四つん這い
投稿者:ロンチーノ・ぺぺ (5)
以前勤めていたバイト先の先輩から聞いた話。
この先輩は、普段こういう話はしないというよりもどっちかといえば懐疑的なスタンスの人だったんだけど、私がオカルト好きでこういう話を集めているというのを人伝に知ったらしく教えてくれた。
蒸し暑いなんてもんじゃない真夏の夜、先輩は寝苦しさに目が覚めてしまったそうだ。翌日も大学やバイトがあるのでもう一度寝ようと思ったが、どうにも寝付けない。しかたなく眠気が来るまでスマホをいじって時間を潰していたらしい。
「当時の俺の部屋ってクーラーはあったけど故障中だったんだよな。だから、ちょっとでも涼しくしようとしてベッドの横の窓開けてた訳。で、なんとなくカーテンの隙間から外を覗いてみたんだよ」

**課題:**
A: 本文のうち、「この先輩は、普段こういう話は」から「間から外を覗いてみたんだよ」」までの部分をすべて、一字一句違えずに返してください。
B: 本文の「蒸し暑いなんてもんじゃない真夏の夜」で始まる段落を、主な事実を保ったまま、より簡潔に書き直してください。
本文のみを根拠として用いてください。

[保存データ]
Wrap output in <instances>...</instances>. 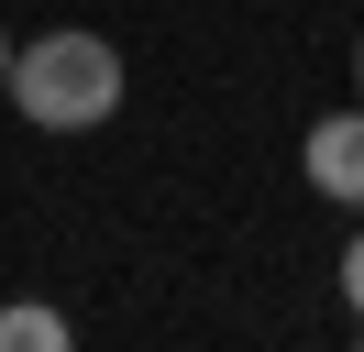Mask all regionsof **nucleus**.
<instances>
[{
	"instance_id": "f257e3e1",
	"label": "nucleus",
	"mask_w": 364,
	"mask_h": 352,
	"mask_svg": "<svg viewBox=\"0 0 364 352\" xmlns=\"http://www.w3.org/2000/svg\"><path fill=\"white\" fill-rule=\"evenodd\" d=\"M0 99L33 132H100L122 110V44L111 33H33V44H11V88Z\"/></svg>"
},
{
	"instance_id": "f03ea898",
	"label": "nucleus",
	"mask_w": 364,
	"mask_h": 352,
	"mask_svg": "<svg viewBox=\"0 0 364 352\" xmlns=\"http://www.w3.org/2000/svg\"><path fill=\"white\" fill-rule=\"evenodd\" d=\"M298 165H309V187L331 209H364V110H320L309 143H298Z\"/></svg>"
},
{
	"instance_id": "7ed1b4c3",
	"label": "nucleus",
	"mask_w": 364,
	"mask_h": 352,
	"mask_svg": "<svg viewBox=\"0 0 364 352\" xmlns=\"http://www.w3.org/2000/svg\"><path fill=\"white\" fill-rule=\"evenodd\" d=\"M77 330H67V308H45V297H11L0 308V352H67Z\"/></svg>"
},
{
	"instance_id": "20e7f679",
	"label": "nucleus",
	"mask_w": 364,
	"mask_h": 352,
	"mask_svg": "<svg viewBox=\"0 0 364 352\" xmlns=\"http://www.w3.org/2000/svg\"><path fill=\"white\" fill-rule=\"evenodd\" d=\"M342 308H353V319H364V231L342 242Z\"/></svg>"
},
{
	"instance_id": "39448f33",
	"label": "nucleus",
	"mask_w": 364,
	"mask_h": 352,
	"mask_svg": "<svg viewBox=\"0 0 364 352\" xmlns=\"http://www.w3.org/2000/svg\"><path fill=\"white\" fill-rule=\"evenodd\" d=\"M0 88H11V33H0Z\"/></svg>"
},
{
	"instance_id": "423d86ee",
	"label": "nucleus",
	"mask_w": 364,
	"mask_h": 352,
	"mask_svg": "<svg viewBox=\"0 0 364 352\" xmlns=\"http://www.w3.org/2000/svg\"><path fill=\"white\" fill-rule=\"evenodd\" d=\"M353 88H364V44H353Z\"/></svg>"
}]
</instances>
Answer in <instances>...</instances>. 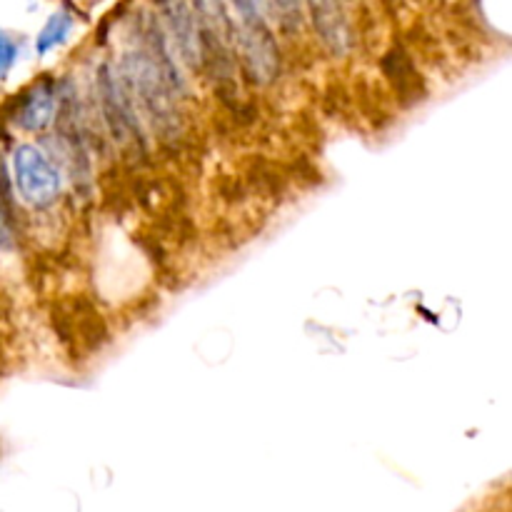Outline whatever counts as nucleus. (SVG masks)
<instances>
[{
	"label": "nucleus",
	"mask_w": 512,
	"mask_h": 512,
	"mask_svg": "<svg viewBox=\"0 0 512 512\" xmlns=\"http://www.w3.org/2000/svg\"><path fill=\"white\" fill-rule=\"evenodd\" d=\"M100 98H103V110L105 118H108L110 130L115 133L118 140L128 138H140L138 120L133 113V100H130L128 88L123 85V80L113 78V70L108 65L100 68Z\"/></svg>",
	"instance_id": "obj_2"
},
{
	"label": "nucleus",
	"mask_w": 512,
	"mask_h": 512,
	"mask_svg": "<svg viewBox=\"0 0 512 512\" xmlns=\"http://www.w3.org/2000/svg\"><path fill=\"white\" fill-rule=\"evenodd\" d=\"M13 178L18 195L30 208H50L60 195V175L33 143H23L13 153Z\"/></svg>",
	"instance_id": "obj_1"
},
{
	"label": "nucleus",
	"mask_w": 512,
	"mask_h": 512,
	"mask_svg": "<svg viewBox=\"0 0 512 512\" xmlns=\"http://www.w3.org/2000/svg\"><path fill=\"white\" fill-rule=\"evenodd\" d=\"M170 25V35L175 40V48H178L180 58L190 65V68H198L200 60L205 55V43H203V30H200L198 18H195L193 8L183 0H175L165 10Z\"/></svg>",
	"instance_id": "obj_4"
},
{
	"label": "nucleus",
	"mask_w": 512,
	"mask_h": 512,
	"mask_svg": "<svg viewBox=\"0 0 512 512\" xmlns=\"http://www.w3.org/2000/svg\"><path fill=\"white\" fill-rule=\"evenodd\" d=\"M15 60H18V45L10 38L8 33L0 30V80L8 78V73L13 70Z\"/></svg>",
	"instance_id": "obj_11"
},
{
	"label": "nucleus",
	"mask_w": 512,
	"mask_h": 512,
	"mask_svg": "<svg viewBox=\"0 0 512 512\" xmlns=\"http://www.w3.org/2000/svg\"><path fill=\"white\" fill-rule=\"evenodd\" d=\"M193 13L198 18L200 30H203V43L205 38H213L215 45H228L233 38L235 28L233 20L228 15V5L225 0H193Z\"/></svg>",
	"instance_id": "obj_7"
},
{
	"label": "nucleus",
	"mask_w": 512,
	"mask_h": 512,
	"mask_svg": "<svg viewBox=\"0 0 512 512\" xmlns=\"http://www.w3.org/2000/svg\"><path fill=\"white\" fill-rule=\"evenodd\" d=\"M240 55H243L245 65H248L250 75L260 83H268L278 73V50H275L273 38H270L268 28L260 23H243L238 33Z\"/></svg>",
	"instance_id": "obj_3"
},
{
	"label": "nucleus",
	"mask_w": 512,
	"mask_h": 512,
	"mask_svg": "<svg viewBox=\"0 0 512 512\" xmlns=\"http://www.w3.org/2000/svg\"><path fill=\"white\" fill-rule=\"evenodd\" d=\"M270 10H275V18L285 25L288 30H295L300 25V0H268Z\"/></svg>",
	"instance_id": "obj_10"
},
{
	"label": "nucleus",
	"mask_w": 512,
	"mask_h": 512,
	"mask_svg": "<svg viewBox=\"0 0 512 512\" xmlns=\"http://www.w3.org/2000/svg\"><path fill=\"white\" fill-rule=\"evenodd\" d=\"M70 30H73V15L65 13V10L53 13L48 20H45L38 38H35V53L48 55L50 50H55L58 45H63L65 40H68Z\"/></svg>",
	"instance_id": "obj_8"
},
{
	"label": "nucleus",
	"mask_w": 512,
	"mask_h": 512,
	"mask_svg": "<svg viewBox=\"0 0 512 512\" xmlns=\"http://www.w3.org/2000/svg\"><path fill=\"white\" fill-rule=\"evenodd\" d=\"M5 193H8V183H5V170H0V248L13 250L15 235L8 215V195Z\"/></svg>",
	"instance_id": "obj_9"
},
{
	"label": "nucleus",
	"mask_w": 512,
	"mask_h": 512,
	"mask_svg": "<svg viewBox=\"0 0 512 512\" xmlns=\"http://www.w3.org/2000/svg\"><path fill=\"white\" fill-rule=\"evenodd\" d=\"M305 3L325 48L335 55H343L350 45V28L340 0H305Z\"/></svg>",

**解答一覧:**
A:
この先輩は、普段こういう話はしないというよりもどっちかといえば懐疑的なスタンスの人だったんだけど、私がオカルト好きでこういう話を集めているというのを人伝に知ったらしく教えてくれた。
蒸し暑いなんてもんじゃない真夏の夜、先輩は寝苦しさに目が覚めてしまったそうだ。翌日も大学やバイトがあるのでもう一度寝ようと思ったが、どうにも寝付けない。しかたなく眠気が来るまでスマホをいじって時間を潰していたらしい。
「当時の俺の部屋ってクーラーはあったけど故障中だったんだよな。だから、ちょっとでも涼しくしようとしてベッドの横の窓開けてた訳。で、なんとなくカーテンの隙間から外を覗いてみたんだよ」

B: ひどく蒸し暑い真夏の夜、先輩は寝苦しさで目を覚ました。翌日も大学やバイトがあるため再び眠ろうとしたが寝付けず、眠気が来るまでスマホをいじって時間を潰していた。